Encountering the people I had left behind and seeing them in such terrible conditions was a very emotional experience. The first people I met were unloading grain. When I saw how hard they worked and realized what a pitifully small reward they received, I cried. The workers warned me. “We’re the strong ones,” they said. “If we make you cry, please don’t go inside the camp.”

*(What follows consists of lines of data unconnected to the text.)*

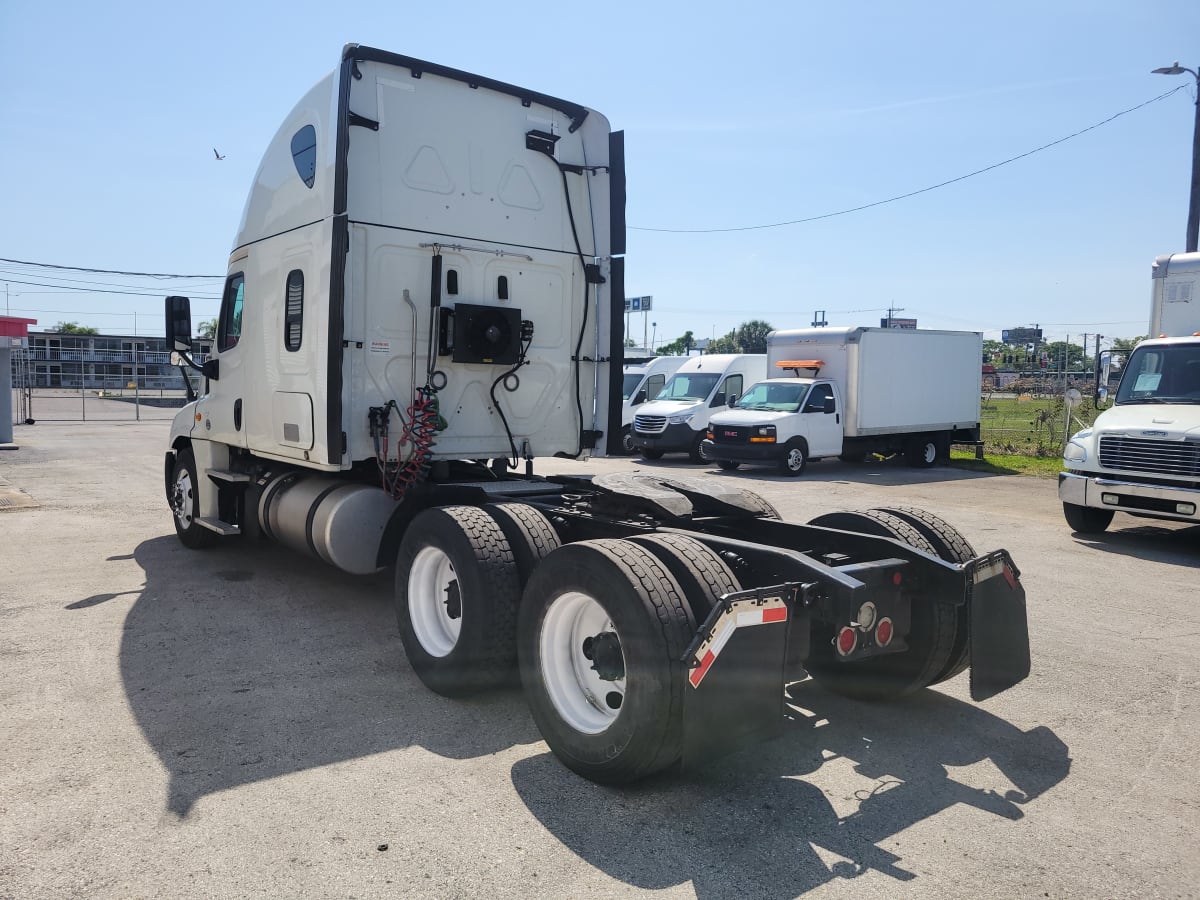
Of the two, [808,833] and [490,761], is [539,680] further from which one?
[808,833]

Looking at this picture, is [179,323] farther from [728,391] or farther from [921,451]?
[921,451]

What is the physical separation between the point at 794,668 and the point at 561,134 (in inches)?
198

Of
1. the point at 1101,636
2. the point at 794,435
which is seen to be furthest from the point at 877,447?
the point at 1101,636

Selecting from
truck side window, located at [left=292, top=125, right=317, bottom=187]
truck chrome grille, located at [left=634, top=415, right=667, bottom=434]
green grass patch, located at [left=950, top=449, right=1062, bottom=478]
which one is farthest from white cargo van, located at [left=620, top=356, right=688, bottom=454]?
truck side window, located at [left=292, top=125, right=317, bottom=187]

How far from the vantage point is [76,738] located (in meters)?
4.34

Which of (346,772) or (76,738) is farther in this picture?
(76,738)

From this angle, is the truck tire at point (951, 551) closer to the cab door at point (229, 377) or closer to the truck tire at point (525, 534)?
the truck tire at point (525, 534)

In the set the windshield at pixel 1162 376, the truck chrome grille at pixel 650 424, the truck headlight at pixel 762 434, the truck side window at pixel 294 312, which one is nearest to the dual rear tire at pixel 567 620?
the truck side window at pixel 294 312

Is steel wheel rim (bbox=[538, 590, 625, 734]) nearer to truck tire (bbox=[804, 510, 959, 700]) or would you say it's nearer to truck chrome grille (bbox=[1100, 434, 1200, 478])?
truck tire (bbox=[804, 510, 959, 700])

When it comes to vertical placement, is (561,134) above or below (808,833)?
above

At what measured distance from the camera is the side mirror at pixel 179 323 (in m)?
8.32

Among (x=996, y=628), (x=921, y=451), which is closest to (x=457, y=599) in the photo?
(x=996, y=628)

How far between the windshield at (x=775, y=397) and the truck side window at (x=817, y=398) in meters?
0.14

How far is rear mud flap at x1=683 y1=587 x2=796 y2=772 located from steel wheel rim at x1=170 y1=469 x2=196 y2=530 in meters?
6.83
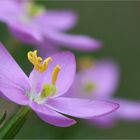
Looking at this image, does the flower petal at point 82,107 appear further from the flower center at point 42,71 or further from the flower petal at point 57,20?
the flower petal at point 57,20

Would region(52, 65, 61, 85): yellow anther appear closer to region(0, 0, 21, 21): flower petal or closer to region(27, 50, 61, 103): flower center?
region(27, 50, 61, 103): flower center

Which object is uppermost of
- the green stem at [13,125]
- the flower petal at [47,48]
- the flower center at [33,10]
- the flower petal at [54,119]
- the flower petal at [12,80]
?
the flower center at [33,10]

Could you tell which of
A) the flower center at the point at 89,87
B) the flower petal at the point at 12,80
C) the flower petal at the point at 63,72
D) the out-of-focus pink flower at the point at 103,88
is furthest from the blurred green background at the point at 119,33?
the flower petal at the point at 12,80

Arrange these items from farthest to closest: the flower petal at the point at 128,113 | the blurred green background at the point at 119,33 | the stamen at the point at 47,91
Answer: the blurred green background at the point at 119,33 < the flower petal at the point at 128,113 < the stamen at the point at 47,91

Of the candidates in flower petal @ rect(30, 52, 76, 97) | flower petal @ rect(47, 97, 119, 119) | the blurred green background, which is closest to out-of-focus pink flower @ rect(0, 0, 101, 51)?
flower petal @ rect(30, 52, 76, 97)

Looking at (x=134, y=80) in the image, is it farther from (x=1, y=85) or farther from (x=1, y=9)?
(x=1, y=85)

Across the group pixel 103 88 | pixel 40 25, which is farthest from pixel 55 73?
pixel 103 88
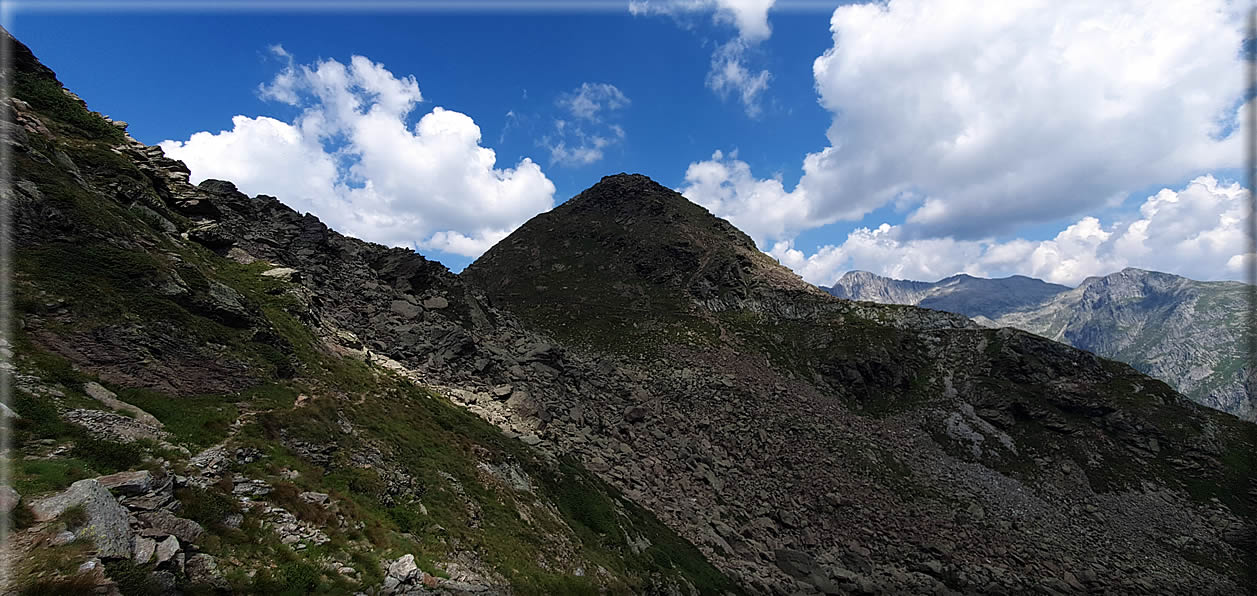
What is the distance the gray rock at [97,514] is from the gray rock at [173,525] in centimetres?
65

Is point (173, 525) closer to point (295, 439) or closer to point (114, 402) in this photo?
point (114, 402)

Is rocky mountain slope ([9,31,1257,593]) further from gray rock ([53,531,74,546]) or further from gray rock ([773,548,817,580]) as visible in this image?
gray rock ([773,548,817,580])

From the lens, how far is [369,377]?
2902 cm

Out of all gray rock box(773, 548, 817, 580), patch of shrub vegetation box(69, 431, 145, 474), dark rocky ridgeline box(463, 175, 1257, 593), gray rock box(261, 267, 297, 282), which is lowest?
gray rock box(773, 548, 817, 580)

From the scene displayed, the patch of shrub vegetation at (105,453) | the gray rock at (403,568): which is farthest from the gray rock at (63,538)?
the gray rock at (403,568)

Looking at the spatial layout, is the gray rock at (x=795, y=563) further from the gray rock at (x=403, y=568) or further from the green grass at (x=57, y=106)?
the green grass at (x=57, y=106)

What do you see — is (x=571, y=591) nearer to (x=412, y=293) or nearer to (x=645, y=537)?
(x=645, y=537)

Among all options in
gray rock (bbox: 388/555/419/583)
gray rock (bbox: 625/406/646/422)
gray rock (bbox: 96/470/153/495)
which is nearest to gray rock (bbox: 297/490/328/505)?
gray rock (bbox: 388/555/419/583)

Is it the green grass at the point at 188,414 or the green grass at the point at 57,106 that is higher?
the green grass at the point at 57,106

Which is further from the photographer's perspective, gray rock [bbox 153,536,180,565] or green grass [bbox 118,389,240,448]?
green grass [bbox 118,389,240,448]

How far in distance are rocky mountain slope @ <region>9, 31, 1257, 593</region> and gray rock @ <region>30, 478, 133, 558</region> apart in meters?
0.07

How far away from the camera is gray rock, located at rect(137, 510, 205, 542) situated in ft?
36.1

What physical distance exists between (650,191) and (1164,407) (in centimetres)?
9998

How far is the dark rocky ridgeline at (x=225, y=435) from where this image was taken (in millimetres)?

I realized that if I was going to do my job and tell the story of these people through photographs, I would have to overcome my emotions or turn them into an artistic statement. But how should I portray my own people in these conditions? The last time I saw people in my homeland, they were happy and prosperous. Somalia was an important country on the Horn of Africa. But today many of those Somalis who try to escape the war are confined to refugee camps. I had to be truthful to the inhumane conditions I witnessed, but I also had to capture the integrity and the dignity of these people I knew so well. The camp, with its harsh light, also presented a number of technical challenges, but the bigger issue I faced was the emotions inside of me. Instead of emphasizing the refugees’ suffering, I found a beauty in the way they made their difficult plight into something that contained the daily rhythms of an ordinary life.
I offer my images of the Somali people to reveal both their dignity and their suffering.